Required tasks:
1. In the excerpt on Clint Eastwood's boyhood, what instrument did his mother play when she joined the garage band?
2. Quote the stretch of the excerpt on Clint Eastwood's boyhood from "Once everyone calmed" through "a devoted surfer.".

Article:
Once everyone calmed down, his mother sat with Clint at the water’s edge “and played in the small waves for a while, because I was afraid he’d never get over it.” He did, of course; he spent much of his young manhood around the water, as a lifeguard, a swimming instructor and a devoted surfer.

This was a family determined to put the best possible face on bad times. In this period Clint remembers his father and some friends organizing a garage band—Clinton Sr. played the guitar and also crooned a bit—which performed, usually unpaid, at weddings and other social events. “I don’t know how good he was,” Clint recalls, “but he would have loved to have been an entertainer of sorts.” His mother, who sometimes joined the group, playing a mandolin, agrees; her husband, she says, was an enthusiastic, if untutored, Bing Crosby imitator. “It could have been a good voice,” she says, “but he didn’t sit still long enough to have it trained.”

There was, undeniably, an impatience in the man, a restlessness about him. It was always there, beneath the genial sociability and the professional adaptability. Some of that eagerness to move on, not to dither unduly over details, is in his son; so is the determination to hide
ambition under an easygoing and affable manner. The difference between them would seem to be very largely one of self-presentation, with the father much the heartier and more apparently open. Both, not to put too fine a point on it, are Californians, not given to the darker forms of introspection, loyal to friends and family, yet also resistant to rootedness, perhaps because historically their native landscape always seemed so spacious and there was so much of it to explore. Doubtless hard times impelled Clinton Sr. to range freely in search of suitable work. But one can’t escape the feeling that, no matter what his circumstances, it would have suited him, still a young man in his twenties, his wanderlust not entirely quenched, to keep moving on.

The Eastwoods stayed in the Palisades for roughly a year, then moved briefly to a bungalow in Hollywood (where Clint remembers a stray kitten appearing on their doorstep and becoming a permanent member of the household). Thereafter they moved on virtually an annual basis, first to Redding in northern California (where Clinton Sr. was “the bond man” at a Bank of America branch), then to Sacramento (more bond selling, for a brokerage firm), then to the Glenview section of the East Bay (now he was working in a San Francisco jewelry store), finally back to Piedmont (where they rode out the war with Clinton Sr. working in a shipyard).

There was never any panic or desperation in these moves. The elder Eastwood always had a job lined up before his family began packing. And Clint never felt unloved or abandoned at any time during this period; his parents were obviously caring and conscientious. Moreover, little as he may have appreciated it at the time, he sees now that they provided him with valuable life lessons unobtainable by the more settled children of his generation, or by the children of later, more prosperous generations.

When they moved, the Eastwoods would load their belongings into a little two-wheeled cart, which would bounce along behind their car. From the backseat the kids would sometimes see shantytowns sheltered under highway overpasses, where less fortunate itinerants found refuge. The shacks, Clint would later recall, were “
made out of Prince Albert cans [tobacco tins and the like]—they’d take and mash all these cans and nail them up in some sort of way.” He still sometimes refers to the hoboes they occasionally encountered at rest stops as “knights of the road,” using the old phrase not entirely ironically.

Supplied material:
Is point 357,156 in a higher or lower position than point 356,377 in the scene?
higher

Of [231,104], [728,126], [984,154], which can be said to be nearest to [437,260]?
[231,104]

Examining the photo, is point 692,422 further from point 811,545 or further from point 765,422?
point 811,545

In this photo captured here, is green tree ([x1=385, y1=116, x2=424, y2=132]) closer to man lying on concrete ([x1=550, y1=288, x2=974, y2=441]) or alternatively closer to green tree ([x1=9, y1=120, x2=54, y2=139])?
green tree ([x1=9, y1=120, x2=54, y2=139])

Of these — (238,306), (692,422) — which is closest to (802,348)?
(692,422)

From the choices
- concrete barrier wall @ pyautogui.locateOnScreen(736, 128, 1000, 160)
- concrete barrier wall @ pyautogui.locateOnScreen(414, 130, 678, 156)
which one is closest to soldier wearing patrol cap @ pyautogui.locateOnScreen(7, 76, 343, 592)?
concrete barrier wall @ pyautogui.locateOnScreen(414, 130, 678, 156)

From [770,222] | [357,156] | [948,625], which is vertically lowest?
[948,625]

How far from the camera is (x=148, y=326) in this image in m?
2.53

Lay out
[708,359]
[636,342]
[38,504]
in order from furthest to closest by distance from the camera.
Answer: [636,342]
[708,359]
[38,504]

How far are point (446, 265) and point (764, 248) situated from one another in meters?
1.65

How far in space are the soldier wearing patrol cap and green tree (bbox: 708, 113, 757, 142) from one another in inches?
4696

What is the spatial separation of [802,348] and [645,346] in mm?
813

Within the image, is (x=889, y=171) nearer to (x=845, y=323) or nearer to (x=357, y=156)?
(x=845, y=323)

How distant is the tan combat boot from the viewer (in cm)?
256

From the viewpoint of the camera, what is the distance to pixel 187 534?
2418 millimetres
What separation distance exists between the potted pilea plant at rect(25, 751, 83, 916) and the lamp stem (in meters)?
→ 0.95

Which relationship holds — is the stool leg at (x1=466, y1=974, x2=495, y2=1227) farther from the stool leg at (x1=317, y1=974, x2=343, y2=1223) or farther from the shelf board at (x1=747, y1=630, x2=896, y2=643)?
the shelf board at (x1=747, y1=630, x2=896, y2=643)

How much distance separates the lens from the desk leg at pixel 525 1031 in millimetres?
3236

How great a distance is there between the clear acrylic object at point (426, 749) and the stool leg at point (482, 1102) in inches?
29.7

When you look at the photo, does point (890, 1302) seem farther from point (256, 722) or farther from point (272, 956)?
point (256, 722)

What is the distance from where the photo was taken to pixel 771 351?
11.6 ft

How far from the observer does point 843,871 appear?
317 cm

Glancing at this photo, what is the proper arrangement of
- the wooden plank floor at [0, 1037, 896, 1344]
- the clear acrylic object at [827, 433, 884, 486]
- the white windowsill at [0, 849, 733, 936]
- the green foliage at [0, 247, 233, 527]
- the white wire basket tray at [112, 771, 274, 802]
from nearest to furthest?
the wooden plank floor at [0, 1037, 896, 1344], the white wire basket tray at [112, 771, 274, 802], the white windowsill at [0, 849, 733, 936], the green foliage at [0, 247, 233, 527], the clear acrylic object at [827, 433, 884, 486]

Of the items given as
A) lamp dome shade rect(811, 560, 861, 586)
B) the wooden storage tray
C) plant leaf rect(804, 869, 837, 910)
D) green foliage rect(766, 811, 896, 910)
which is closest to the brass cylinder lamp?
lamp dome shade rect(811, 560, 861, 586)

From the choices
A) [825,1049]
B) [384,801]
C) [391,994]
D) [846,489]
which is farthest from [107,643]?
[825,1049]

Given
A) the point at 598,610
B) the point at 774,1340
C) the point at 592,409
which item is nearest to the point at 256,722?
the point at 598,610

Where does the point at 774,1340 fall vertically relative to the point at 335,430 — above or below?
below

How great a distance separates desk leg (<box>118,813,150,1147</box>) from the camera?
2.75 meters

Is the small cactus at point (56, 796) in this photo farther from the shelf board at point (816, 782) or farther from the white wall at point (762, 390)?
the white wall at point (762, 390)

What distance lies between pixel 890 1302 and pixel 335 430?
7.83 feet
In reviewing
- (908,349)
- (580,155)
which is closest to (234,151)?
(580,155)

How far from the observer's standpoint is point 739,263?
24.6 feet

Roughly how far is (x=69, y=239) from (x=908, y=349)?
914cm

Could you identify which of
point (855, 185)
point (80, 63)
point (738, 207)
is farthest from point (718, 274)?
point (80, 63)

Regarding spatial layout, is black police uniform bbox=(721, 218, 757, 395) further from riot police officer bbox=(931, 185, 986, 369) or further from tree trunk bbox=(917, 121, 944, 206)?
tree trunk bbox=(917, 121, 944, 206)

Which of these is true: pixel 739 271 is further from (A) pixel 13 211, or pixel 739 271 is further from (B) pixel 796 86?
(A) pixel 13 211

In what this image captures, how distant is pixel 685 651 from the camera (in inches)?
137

Answers per task:
1. A mandolin.

2.
Once everyone calmed down, his mother sat with Clint at the water’s edge “and played in the small waves for a while, because I was afraid he’d never get over it.” He did, of course; he spent much of his young manhood around the water, as a lifeguard, a swimming instructor and a devoted surfer.